*What to produce*. Output each nonblank line below as a JSON list of strings, from the line containing "What is the" through the line containing "3. the person in black coat at [512,51]", both included.
* * * * *
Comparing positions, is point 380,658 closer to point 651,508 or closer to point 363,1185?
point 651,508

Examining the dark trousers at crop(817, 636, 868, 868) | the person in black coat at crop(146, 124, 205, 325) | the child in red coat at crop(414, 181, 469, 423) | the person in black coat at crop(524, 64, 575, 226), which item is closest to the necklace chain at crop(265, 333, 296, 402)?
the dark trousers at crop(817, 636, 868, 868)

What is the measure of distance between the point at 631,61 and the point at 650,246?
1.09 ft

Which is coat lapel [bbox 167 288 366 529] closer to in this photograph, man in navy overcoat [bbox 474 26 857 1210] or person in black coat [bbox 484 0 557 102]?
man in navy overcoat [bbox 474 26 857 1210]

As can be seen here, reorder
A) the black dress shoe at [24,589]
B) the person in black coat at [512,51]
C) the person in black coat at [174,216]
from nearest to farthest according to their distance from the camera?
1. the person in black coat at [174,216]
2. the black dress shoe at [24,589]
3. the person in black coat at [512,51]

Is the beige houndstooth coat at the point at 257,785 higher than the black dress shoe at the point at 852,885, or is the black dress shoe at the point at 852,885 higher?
* * * * *
*Response for this exercise*.
[
  "What is the measure of distance between the point at 631,61 and the point at 650,246?",
  "1.09 ft",
  "Which is coat lapel [bbox 167 288 366 529] closer to in this photograph, man in navy overcoat [bbox 474 26 857 1210] or person in black coat [bbox 484 0 557 102]?",
  "man in navy overcoat [bbox 474 26 857 1210]",
  "As can be seen here, reorder",
  "A) the black dress shoe at [24,589]",
  "B) the person in black coat at [512,51]",
  "C) the person in black coat at [174,216]",
  "from nearest to farthest according to their distance from the camera?",
  "1. the person in black coat at [174,216]",
  "2. the black dress shoe at [24,589]",
  "3. the person in black coat at [512,51]"
]